Cette position est excessive et l’on constate ainsi que le rôle du juge sera primordial pour préciser les données devant être effectivement communiquées.

 

Le délai de conservation des données est fixé à un an (article 3 du décret).

 

Pour les données de la première et deuxième catégorie, le décret précise que le point de départ du délai est le jour de création du contenu pour chaque opération de contribution à une création de contenu telle que listée à l’article 2 (à savoir création, modification ou suppression de contenu).

 

D’abord, il convient d’observer que ce délai concerne également les données collectées par les FAI. Toutefois le même décret précise que pour les FAI les données sont à collecter pour chaque connexion de leurs abonnés peu importe qu’il y ait ou non création de contenu ce que le FAI peu d’ailleurs ignorer.

 

Cette disposition doit d’ailleurs être mise en parallèle avec les articles L.34-1 et R10-13 du code des Postes et Télécommunication, lesquels prévoient que les FAI doivent conserver certaines données d’identification nécessaires pour la poursuite des infractions pénales pendant un an à compter cette fois de l’enregistrement de chaque information par l’abonné.

 

Au-delà de ce délai le FAI a l’obligation de rendre anonyme ces données ce qui comprend toutes les données non listées par l’article R10-13. Or, cette liste est bien plus restrictive que celle du décret du 25 février 2011.

 

Il y a donc un fort risque de confusion entre les deux textes.

 

Le décret du 25 février 2011 poursuit en indiquant que pour les données communiquées au moment de la création d’un compte ou de la souscription d’un abonnement, le délai court à compter de la résiliation de ce compte ou de l’abonnement.

 

Ce point est également une source de difficulté.

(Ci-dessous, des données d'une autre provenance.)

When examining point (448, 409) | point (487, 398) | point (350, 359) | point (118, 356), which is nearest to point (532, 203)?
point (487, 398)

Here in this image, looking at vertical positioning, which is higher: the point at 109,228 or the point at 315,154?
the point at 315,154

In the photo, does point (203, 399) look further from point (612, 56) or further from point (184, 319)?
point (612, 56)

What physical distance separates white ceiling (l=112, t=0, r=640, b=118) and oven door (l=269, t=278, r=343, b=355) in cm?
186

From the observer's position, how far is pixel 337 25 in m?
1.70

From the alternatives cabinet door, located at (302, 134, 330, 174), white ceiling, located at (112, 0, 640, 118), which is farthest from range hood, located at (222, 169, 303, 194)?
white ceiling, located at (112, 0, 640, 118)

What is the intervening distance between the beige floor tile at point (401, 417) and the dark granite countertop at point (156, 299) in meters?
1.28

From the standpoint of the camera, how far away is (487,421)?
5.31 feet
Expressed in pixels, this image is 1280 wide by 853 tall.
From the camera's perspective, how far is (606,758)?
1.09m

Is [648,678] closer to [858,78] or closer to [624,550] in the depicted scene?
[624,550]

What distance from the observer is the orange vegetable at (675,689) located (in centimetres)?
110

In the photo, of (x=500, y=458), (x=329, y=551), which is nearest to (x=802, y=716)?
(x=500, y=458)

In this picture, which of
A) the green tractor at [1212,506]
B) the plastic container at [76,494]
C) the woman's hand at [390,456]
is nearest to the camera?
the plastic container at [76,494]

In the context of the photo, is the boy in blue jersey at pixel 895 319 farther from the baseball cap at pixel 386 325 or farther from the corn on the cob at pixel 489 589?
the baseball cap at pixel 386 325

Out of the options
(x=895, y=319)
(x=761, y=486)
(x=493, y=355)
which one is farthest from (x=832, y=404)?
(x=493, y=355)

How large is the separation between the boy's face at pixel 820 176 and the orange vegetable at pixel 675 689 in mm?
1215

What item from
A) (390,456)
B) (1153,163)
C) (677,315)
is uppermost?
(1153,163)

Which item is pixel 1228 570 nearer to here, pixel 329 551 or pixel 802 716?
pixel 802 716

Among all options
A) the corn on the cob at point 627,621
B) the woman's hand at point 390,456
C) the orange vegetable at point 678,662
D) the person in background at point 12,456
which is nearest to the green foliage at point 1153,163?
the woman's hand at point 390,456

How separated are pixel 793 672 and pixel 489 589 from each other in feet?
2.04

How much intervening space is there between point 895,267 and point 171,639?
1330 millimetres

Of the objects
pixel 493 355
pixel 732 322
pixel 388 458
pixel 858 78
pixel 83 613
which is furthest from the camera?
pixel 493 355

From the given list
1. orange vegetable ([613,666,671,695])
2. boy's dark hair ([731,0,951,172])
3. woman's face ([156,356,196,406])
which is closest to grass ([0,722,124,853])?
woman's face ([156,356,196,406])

Dans le cadre d’un forum de discussion, d’un blog ou plus généralement d’un site communautaire, il est en pratique assez rare que les internautes clôturent leur compte. Cela revient pour ces cas (très nombreux) à établir une quasi perpétuité pour la conservation des informations personnelles à la charge des hébergeurs.

 

Enfin, Pour les données communiquées au moment d’un paiement (souscription payante d’un abonnement, inscription payante à un site), le délai prévu par le décret court à compter de la date d’émission de la facture ou du paiement.

 

Ce texte soulève donc de nombreuses questions et les tribunaux comme ils l’avaient fait avant l’entrée en vigueur du décret seront amenés à en préciser les contours.

 

L’ARCEP dans son avis avait d’ailleurs justement relevé que la principale conséquence de ce texte était pour les intermédiaires techniques de devoir conserver une quantité exponentiellement croissante de données, ce qui risquait de rendre les dispositions du décret difficilement applicables tant pour des raisons techniques que financières.

 

L’infraction aux dispositions du décret étant sanctionné par une amende de 75.000 euros et une peine d’emprisonnement d’un an (article 6 VI 2°), il est certain que les intermédiaires techniques feront les efforts nécessaires pour s’y conformer à moins que le Conseil d’Etat ne vienne dans les prochains mois censurer ce texte.

 

Le décret ne comportant pas de disposition transitoire, il est d’application immédiate pour les données collectées à compter de sa publication.